#### Passage
⟨

We live in the age of specialization and highly trained experts. It’s the end result of a lasting trend that began with the division of labor in the industrialization period, which spawned all sorts of management practices in manufacturing (think Toyota’s car plants and conveyor belts) and ultimately took over the service sector. That’s great news for experts but has brought the rare species of generalists to the brink of extinction. It’s been a dramatic, if gradual fall from grace. The original renaissance men (da Vinci, Leibniz, Goethe) had interests and capabilities that stretched across incredibly diverse and somewhat random disciplines. Goethe, for example, dabbled in iron ore mining for a while, not necessarily what you’d expect from the prince of poets. I bet these gentlemen were not equally competent in all the different things they touched, but being a polymath used to garner a lot of admiration. “Universal genius” is the flattering label that the German-speaking world coined for it.
Not anymore. It’s all about narrow skills, niche knowledge and highly specific capabilities. And that applies to disciplines across the board: finance, law, IT, engineering, medicine, linguistics, journalism and so forth. The specialist reigns supreme. And there are good reasons for it. As our understanding of any subject progresses, as we push the boundaries of research and create ever more sophisticated institutions and systems that are interconnected, complexity increases. In order to manage this complexity, you need specialists. They either know a particular thing inside out (say, how to design 3D graphics of fluids) or take that thing and take it to a whole new level (quantum physicists looking for the Higgs-Boson). Either way, the knowledge landscape fractures into smaller and smaller patches of sub-knowledge as a result. As it happens, there is often only a handful of people in the world who focus on the exact same topic and can have a meaningful discussion about it.

⟩

#### Activity
Carry on the essay about specialists and generalists from the point where it stops.

(Extracted data entries)
⟨

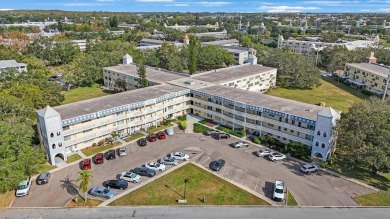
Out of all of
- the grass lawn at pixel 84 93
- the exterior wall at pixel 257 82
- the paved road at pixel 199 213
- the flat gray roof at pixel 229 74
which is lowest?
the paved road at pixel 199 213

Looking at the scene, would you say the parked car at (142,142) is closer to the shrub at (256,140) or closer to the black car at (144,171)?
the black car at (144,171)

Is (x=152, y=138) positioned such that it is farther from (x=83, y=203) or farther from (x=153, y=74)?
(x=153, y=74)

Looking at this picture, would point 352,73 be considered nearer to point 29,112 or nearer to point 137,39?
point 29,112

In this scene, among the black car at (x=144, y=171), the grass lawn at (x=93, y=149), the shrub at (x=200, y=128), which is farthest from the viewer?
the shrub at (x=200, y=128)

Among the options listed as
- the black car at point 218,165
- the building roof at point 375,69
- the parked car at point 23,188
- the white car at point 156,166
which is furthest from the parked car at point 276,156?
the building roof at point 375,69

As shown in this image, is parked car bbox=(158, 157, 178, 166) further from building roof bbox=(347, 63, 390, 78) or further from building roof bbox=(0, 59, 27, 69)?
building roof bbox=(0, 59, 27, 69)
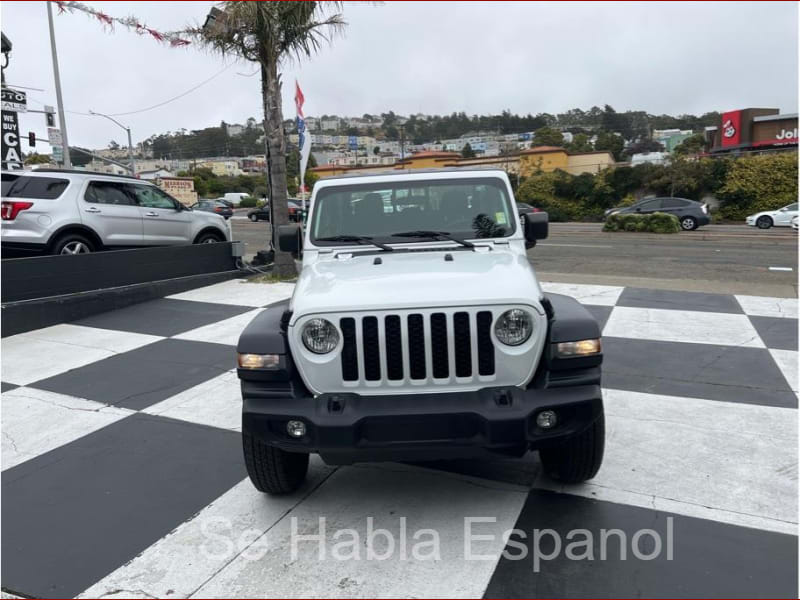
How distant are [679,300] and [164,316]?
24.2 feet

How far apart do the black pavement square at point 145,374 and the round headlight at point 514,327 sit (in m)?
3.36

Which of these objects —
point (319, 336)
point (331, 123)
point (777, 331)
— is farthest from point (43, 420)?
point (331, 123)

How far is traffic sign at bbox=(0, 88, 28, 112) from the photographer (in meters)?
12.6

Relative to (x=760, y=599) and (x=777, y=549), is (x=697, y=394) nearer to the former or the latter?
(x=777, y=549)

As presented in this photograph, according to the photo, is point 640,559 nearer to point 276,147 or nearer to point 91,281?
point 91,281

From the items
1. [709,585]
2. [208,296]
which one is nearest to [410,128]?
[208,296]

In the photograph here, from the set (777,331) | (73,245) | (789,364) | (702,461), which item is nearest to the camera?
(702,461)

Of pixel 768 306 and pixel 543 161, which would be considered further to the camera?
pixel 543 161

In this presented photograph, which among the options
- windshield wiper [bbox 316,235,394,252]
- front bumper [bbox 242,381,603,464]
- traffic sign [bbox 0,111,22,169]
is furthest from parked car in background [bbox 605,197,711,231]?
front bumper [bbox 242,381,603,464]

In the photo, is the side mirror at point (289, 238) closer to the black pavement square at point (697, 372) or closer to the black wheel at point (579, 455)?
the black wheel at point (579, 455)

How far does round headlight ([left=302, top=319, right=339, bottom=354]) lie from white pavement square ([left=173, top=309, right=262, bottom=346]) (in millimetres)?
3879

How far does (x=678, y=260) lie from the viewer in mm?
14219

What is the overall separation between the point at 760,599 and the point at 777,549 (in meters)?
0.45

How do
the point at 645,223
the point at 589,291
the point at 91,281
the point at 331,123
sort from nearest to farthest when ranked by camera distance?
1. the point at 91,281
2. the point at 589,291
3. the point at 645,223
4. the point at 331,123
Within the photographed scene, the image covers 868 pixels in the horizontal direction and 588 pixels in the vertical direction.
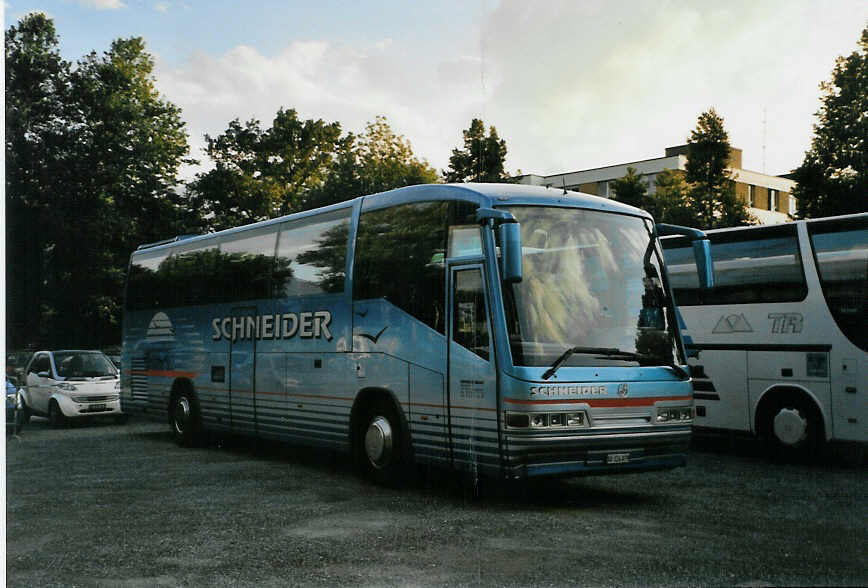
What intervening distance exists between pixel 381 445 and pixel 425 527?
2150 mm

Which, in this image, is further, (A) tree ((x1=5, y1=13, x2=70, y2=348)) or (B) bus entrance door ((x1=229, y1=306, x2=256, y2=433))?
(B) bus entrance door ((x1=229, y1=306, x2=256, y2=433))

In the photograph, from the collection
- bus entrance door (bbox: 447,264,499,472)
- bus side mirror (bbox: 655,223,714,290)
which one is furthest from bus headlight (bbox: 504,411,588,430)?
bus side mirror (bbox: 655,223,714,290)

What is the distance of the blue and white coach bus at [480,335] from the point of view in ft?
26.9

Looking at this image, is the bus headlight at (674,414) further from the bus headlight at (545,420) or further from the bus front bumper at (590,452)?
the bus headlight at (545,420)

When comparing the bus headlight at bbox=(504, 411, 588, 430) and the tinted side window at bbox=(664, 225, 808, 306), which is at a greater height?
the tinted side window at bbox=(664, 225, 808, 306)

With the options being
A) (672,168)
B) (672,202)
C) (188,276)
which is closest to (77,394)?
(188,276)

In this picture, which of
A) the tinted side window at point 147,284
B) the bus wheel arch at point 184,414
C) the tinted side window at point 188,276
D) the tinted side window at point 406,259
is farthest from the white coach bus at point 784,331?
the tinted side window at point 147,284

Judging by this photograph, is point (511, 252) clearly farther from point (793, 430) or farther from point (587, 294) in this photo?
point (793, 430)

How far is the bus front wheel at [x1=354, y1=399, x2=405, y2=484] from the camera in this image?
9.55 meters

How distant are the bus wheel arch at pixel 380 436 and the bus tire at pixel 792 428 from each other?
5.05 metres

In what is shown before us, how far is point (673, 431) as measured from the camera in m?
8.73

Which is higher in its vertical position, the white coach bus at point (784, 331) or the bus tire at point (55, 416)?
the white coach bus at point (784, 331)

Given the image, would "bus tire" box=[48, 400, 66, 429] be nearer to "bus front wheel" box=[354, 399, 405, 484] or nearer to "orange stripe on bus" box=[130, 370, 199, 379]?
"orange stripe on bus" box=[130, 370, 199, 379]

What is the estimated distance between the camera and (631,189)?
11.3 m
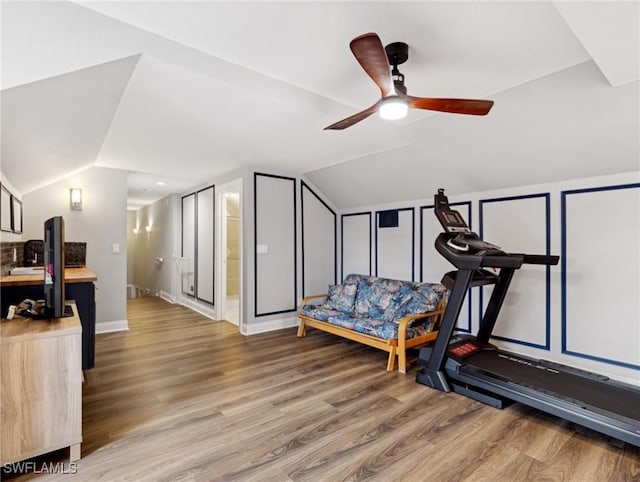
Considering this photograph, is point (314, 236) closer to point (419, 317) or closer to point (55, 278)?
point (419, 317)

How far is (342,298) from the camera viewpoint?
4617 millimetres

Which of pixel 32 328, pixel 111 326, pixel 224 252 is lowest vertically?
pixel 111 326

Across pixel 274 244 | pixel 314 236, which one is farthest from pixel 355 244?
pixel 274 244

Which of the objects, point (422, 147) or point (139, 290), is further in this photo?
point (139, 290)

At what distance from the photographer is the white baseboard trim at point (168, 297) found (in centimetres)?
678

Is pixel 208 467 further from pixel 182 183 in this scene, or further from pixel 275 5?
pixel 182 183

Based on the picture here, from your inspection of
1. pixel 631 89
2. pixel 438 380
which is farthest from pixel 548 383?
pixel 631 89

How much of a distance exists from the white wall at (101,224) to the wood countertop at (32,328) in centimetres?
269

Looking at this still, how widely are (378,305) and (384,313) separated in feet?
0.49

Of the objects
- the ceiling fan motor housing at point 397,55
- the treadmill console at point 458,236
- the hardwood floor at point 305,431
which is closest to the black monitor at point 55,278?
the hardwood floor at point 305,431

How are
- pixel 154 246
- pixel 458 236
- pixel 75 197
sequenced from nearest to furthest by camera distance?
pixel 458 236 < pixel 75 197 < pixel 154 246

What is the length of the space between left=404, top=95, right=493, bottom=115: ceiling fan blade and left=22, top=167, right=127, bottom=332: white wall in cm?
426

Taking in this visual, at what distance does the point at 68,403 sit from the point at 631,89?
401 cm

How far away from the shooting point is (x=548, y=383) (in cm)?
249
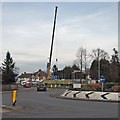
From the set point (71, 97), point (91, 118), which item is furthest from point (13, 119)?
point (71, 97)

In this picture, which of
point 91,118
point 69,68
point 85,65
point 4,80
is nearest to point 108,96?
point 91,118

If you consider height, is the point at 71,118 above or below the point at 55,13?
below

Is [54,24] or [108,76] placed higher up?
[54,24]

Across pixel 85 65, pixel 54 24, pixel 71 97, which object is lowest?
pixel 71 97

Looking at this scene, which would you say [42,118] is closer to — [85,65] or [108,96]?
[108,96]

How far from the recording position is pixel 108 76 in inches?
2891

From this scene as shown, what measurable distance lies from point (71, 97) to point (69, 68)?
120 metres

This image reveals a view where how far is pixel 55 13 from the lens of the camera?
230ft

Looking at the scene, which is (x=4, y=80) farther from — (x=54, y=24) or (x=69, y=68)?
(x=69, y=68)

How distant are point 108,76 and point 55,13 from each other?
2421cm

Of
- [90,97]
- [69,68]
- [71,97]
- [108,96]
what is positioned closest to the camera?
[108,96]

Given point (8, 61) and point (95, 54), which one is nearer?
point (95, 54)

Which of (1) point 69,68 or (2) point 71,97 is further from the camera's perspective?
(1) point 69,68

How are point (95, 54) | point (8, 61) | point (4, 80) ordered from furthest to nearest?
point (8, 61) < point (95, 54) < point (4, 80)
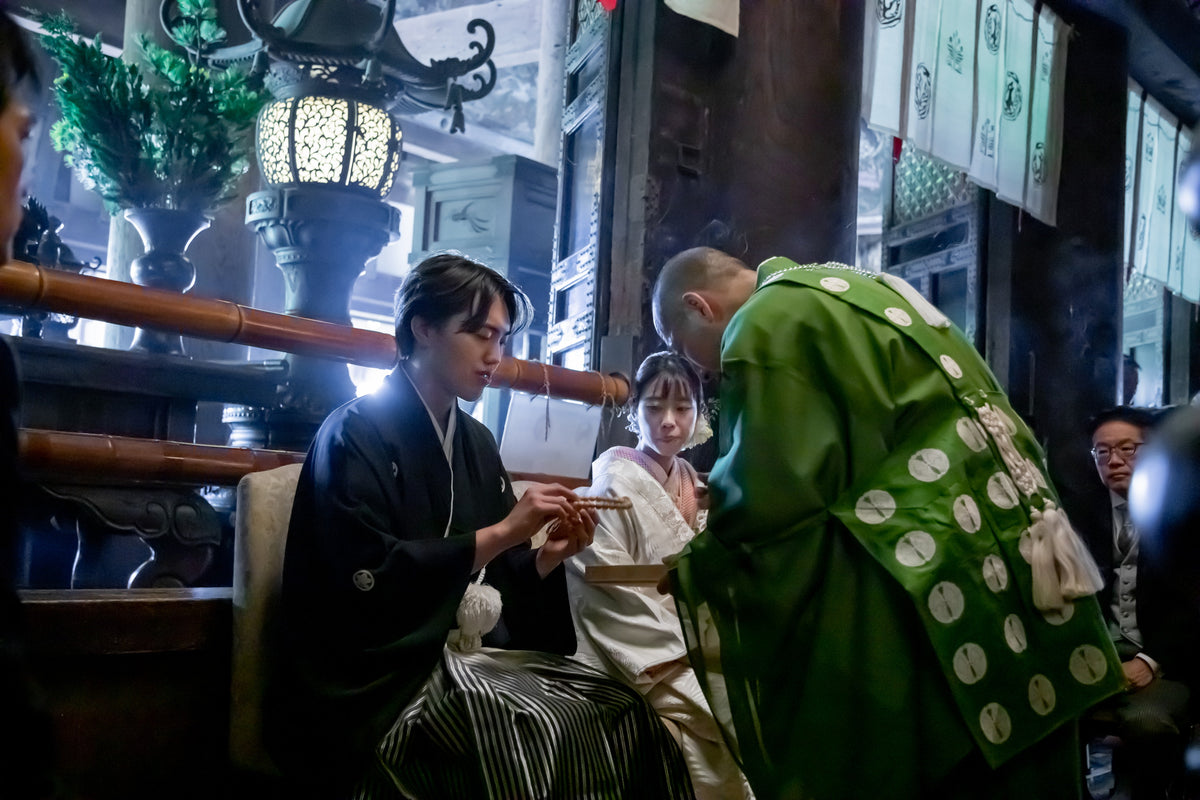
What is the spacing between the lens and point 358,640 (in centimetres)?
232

⟩

#### Task result
That creates two problems. First of all, it breeds isolation. Specialists may navigate adroitly around their small island of expertise, but are prone to lose sight of what lies beyond. I guess you can call that unworldliness without insulting anyone. Second, isolation is rather boring – for the isolated as well as the outsiders. Talking to a specialist doesn’t make for great conversation unless you’re a specialist yourself. Still, human capital is heavily geared towards specialists. Education favors early specialization, at least in continental Europe. The spirit of the liberal arts, a well-rounded education that promotes critical thinking, is hanging by a very thin thread. Job profiles are often so specific that only two or three candidates fit the profile and the rest is weeded out without any consideration. Call it efficient, I call it adverse selection.
The need to compartmentalize is a very human reflex. It tidies up a complex and often chaotic reality. But specialization has gone too far. It blinkers us and that’s never helpful. Generalists are important in a world full of experts and deserve much more credit than they’re currently getting. There are celebrity examples like Malcolm Gladwell, Niall Ferguson, Peter Sloterdijk or Nassim Taleb of course but they get their fair share of criticism. If you’re fed up with them because you think they’re jacks of all trades, that’s totally fine. If you think they’re arrogant and annoying like the kid in school who raises his hand all the time, that’s fine too. Because that’s their job and that’s what they’re here for. Call them experts in getting the big picture and connecting the dots. They may be weisenheimers but they’re never boring. Lloyd Blankfein of Goldman Sachs put it best when he spoke to summer interns a few months ago: “You have to be interesting, you have to have interests away from the narrow thing of what you do. You have to be somebody who somebody else wants to talk to”. This coming from his mouth, a representative of a notoriously specialized industry, is pretty encouraging. Let’s hope it catches on and we are at the beginning of a new generalist super-cycle.